Lastly, we need to add the Action River from Step 3 to the Logic River from Steps 1 & 2. This will unify the Reverse ETL process in one Logic River.In the Logic River, we’ll add a third step, and select an ‘Action’ step. Choose the Action River from Step 3.

Next, click ‘Container Me’ on the Action River to wrap this step in a container. Change the container type to ‘Loop Over’ from the dropdown. We need to send one request per deal_id, so to handle multiple deals, we must loop over our Action Step if necessary.

The step will look something like this:

In the ‘for each value in’ dropdown, select the variable created by the second Logic Step (called ‘deal_properties’ here). In the Variables menu in the Logic River – make sure this variable is set to accept multiple values:

In the second window, create two iterators, one for the deal_id parameter and one for the properties.

In addition, set the Input Variables in the Action Step to match the iterators created above. This is the key that will connect the data values stored in the variable to the variables defined in the API request.

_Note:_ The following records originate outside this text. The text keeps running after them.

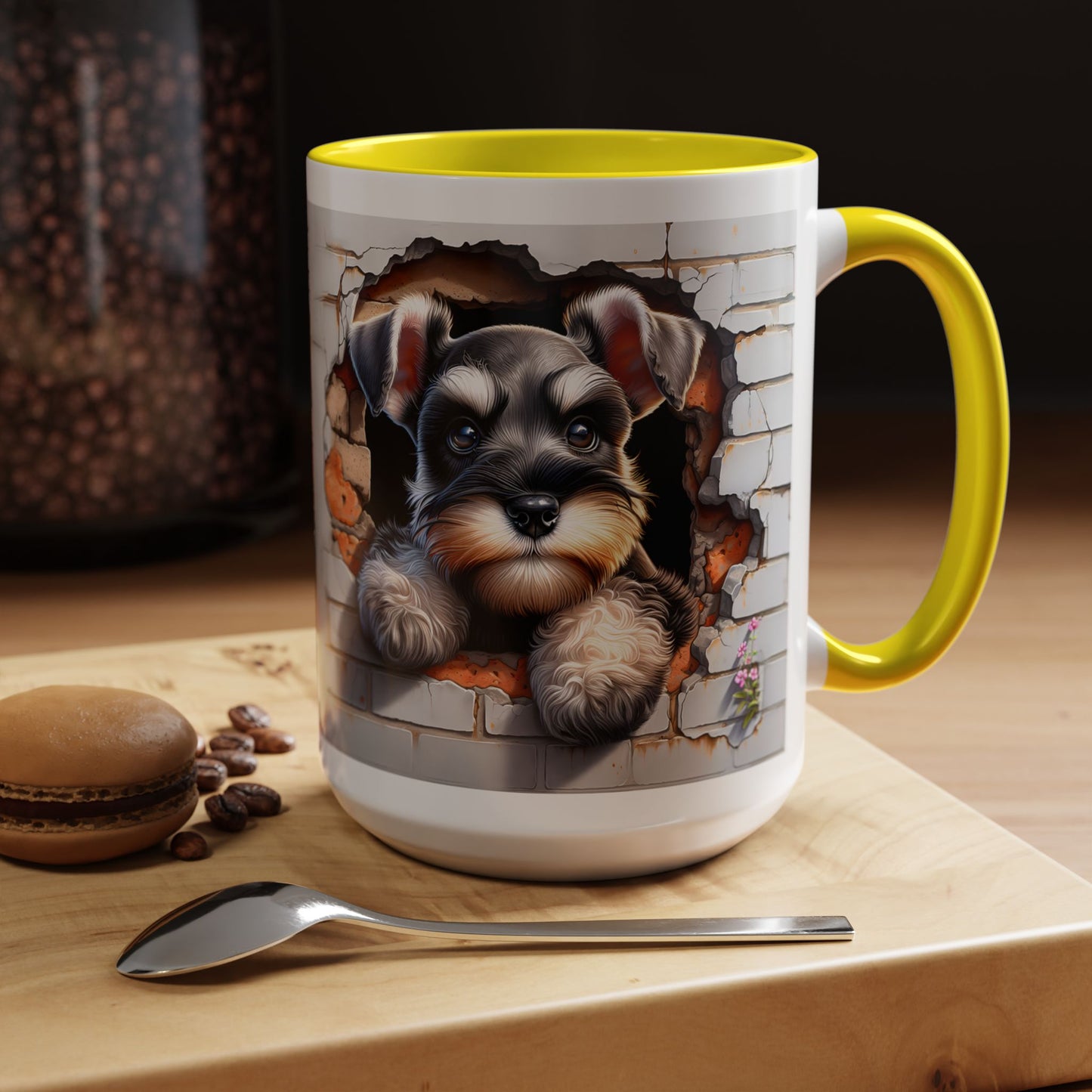 🎀🐶 Schnauzer Puppy Accent Mug – Cute Peek-Through Dog Design for Animal Lovers ☕💖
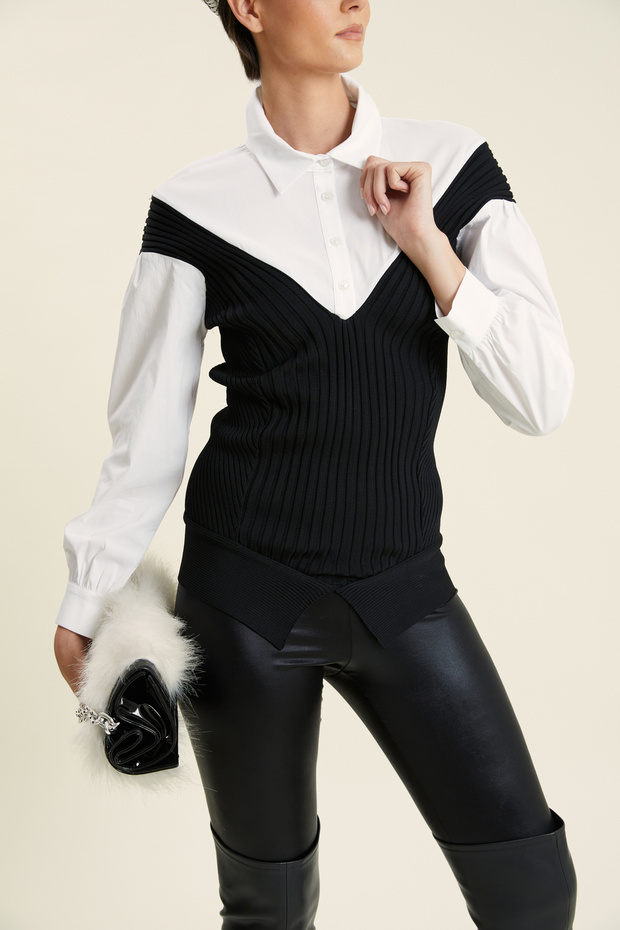 Triko Detaylı Poplin Gömlek - 3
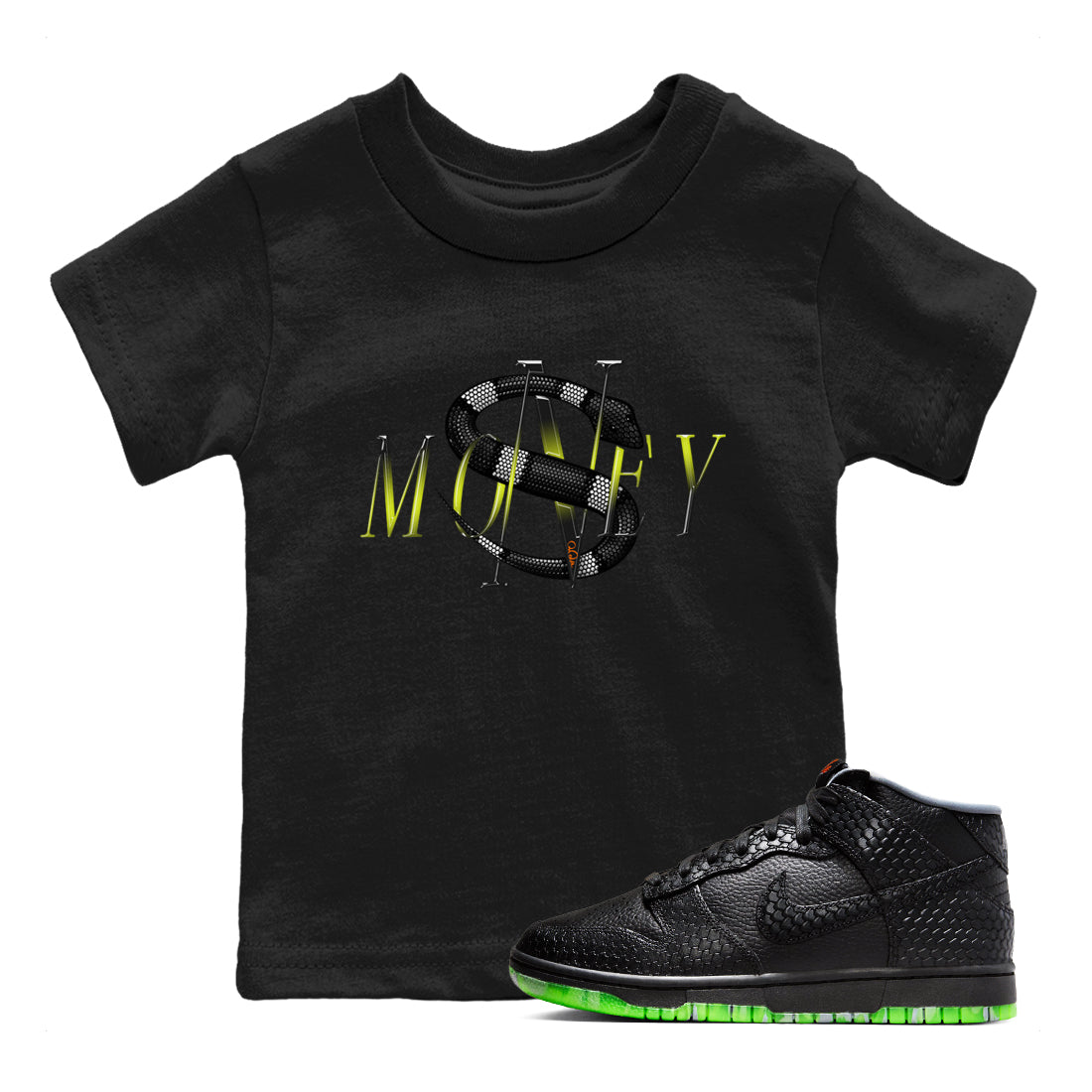 Dunk Halloween shirt to match jordans Money Snake sneaker tees Halloween Night NikeDunk Halloween Drip Gear Zone Baby Toddler Black 1 T-Shirt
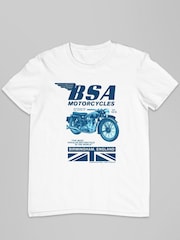 All + Every White BSA Mens Motorcycles Birmingham England 100% Cotton T-Shirt - Image 2 of 3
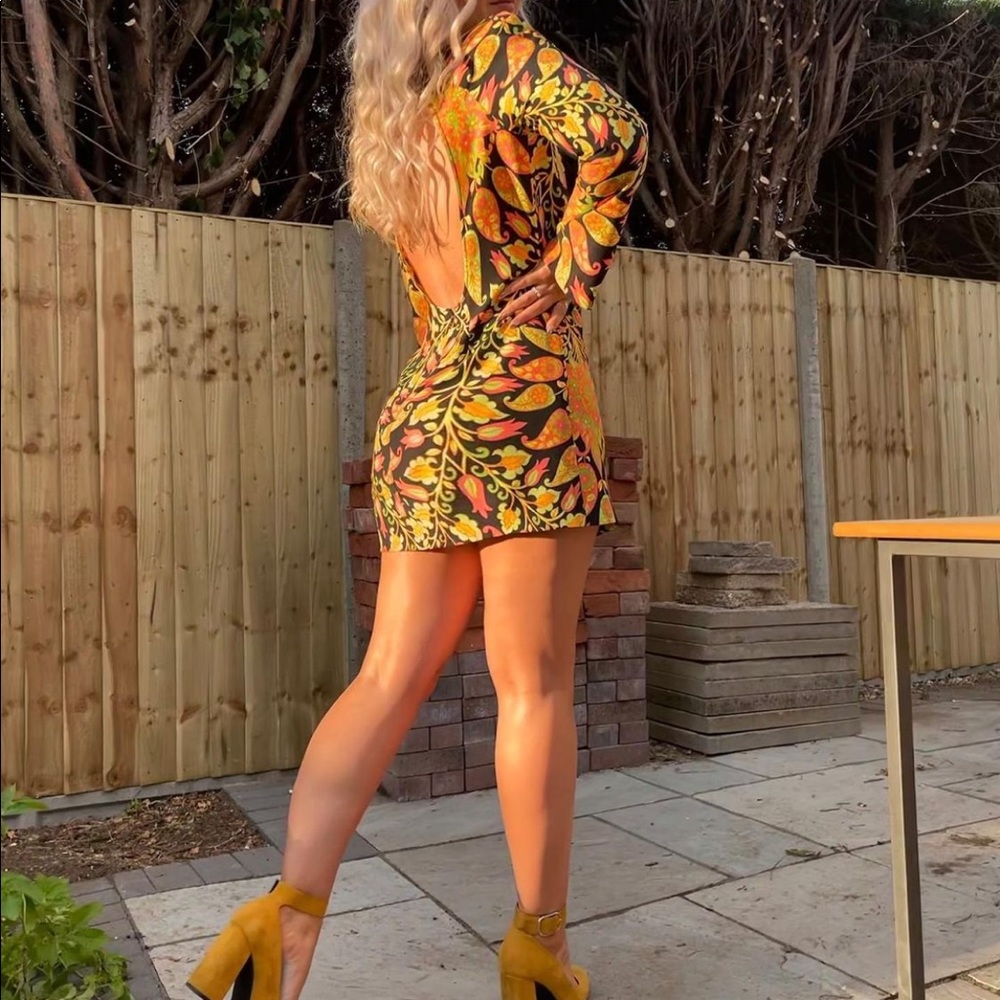 Zara Colorful Floral Print Open Back Mini Dress - Picture 6 of 11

5. Drive Sales Process with Actionable, Relevant Data

And voila – our salespeople have access to the free trial information they need to optimize the sales process. With reverse ETL, we sent product data from our data warehouse into Hubspot, so our sales team can associate free trials with product usage and engage in more targeted sales practices.

Reverse ETL: Put Data to Work, Make Results Happen

Data warehouses were introduced to eliminate data silos. But for too many companies, data warehouses have become data silos. Reverse ETL solves this conundrum by removing the barrier between a data warehouse and the rest of the company. Now teams can operationalize data, in the systems and processes they feel comfortable with, and act on data to drive results. In today’s breakneck data economy, reverse ETL puts data in the hands and workflows that need it, when they need it.